**WORK INSTRUCTION**
Every line of the listing belongs in your answer exactly as written; the images do not.

**RECORDS TO PROCESS**
= Beginning of Section =

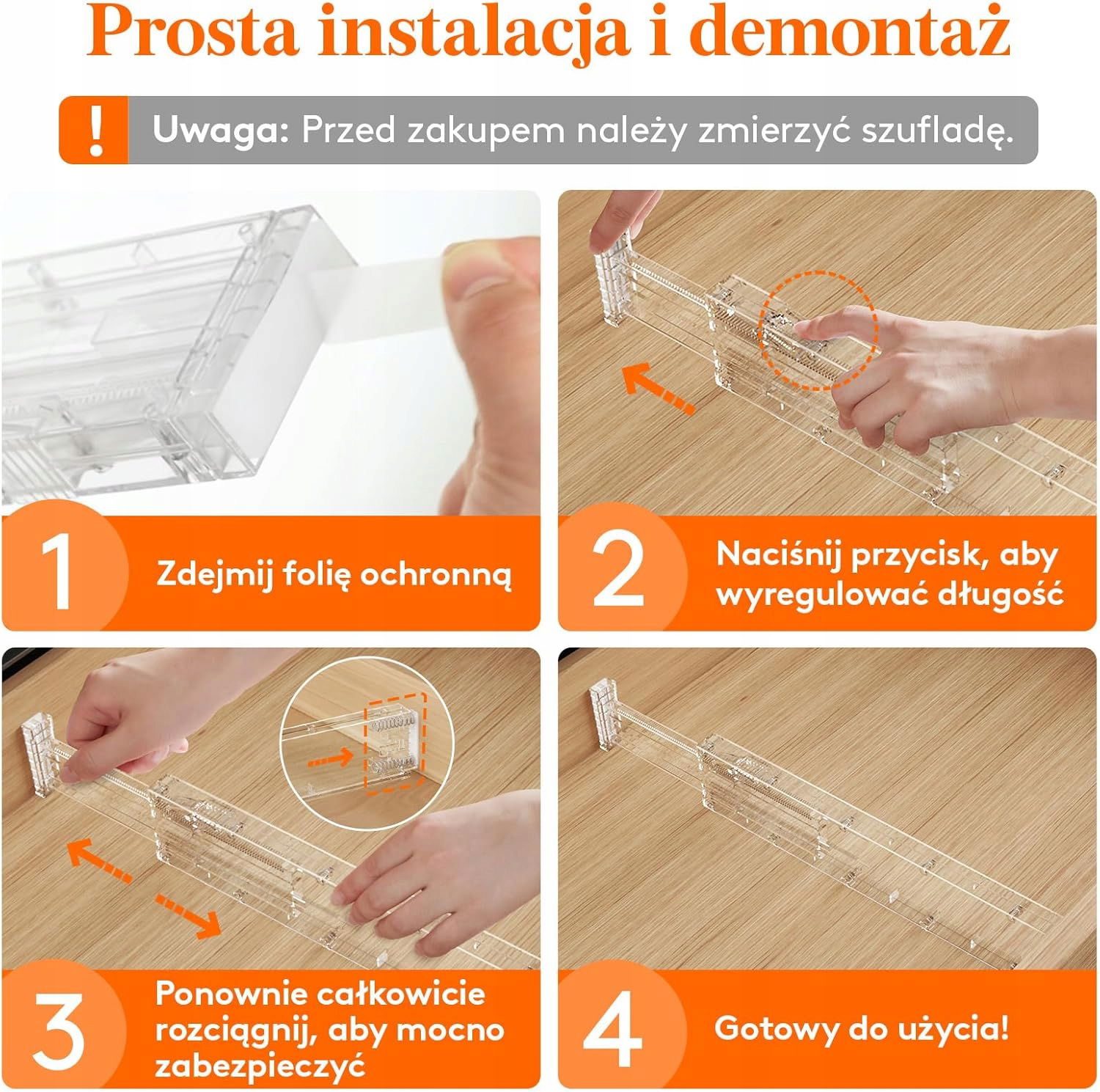 Prosta instalacja i demontaż

!

Uwaga: Przed zakupem należy zmierzyć szufladę.

1

Zdejmij folię ochronną

2

Naciśnij przycisk, aby wyregulować długość

3

Ponownie całkowicie rozciągnij, aby mocno zabezpieczyć

4

Gotowy do użycia!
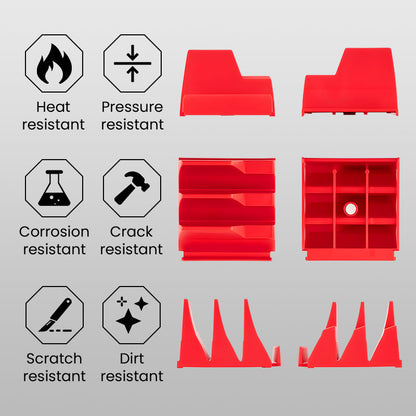 Heat resistant

Pressure resistant

Corrosion resistant

Crack resistant

Scratch resistant

Dirt resistant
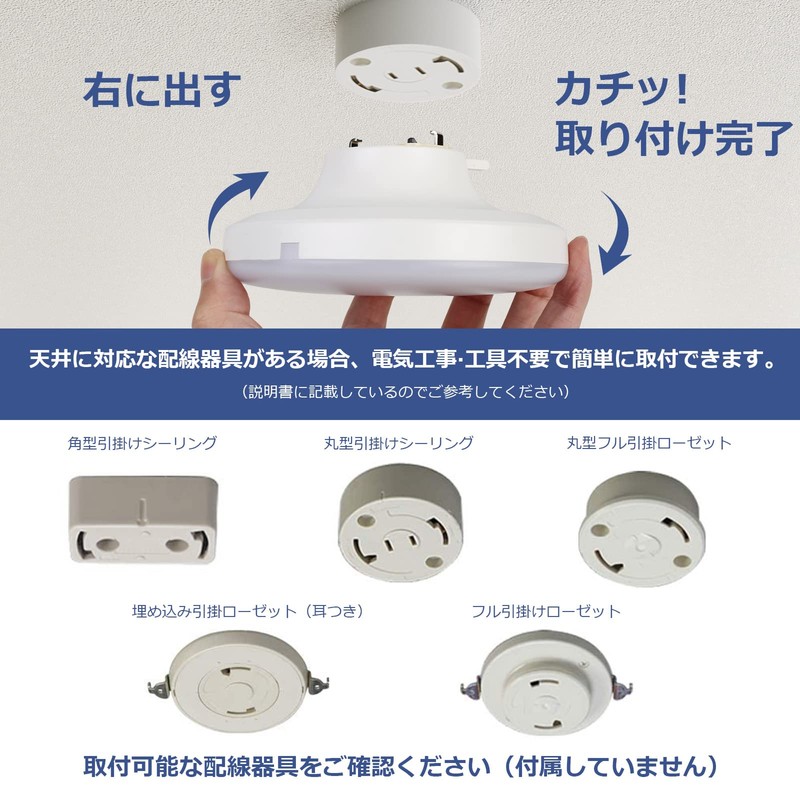 右に出す

カチッ!
取り付け完了

天井に対応な配線器具がある場合、電気工事·工具不要で簡単に取付できます。
（説明書に記載しているのでご参考してください）

角型引掛けシーリング

丸型引掛けシーリング

丸型フル引掛ローゼット

埋め込み引掛ローゼット（耳つき）

フル引掛けローゼット

取付可能な配線器具をご確認ください（付属していません）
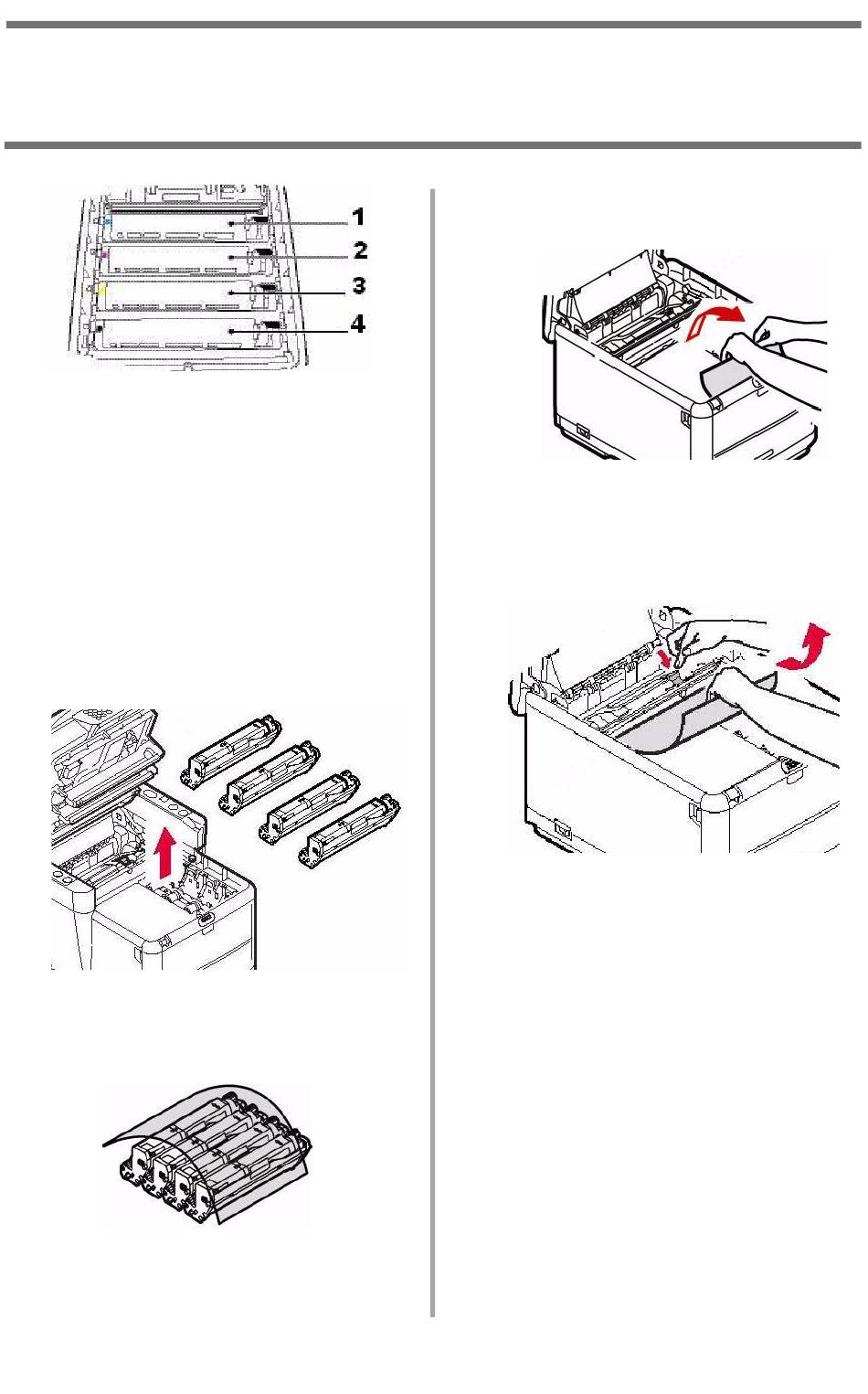 1
2
3
4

= End of Section =

**YOUR SOLUTION**
 Prosta instalacja i demontaż

!

Uwaga: Przed zakupem należy zmierzyć szufladę.

1

Zdejmij folię ochronną

2

Naciśnij przycisk, aby wyregulować długość

3

Ponownie całkowicie rozciągnij, aby mocno zabezpieczyć

4

Gotowy do użycia!
 Heat resistant

Pressure resistant

Corrosion resistant

Crack resistant

Scratch resistant

Dirt resistant
 右に出す

カチッ!
取り付け完了

天井に対応な配線器具がある場合、電気工事·工具不要で簡単に取付できます。
（説明書に記載しているのでご参考してください）

角型引掛けシーリング

丸型引掛けシーリング

丸型フル引掛ローゼット

埋め込み引掛ローゼット（耳つき）

フル引掛けローゼット

取付可能な配線器具をご確認ください（付属していません）
 1
2
3
4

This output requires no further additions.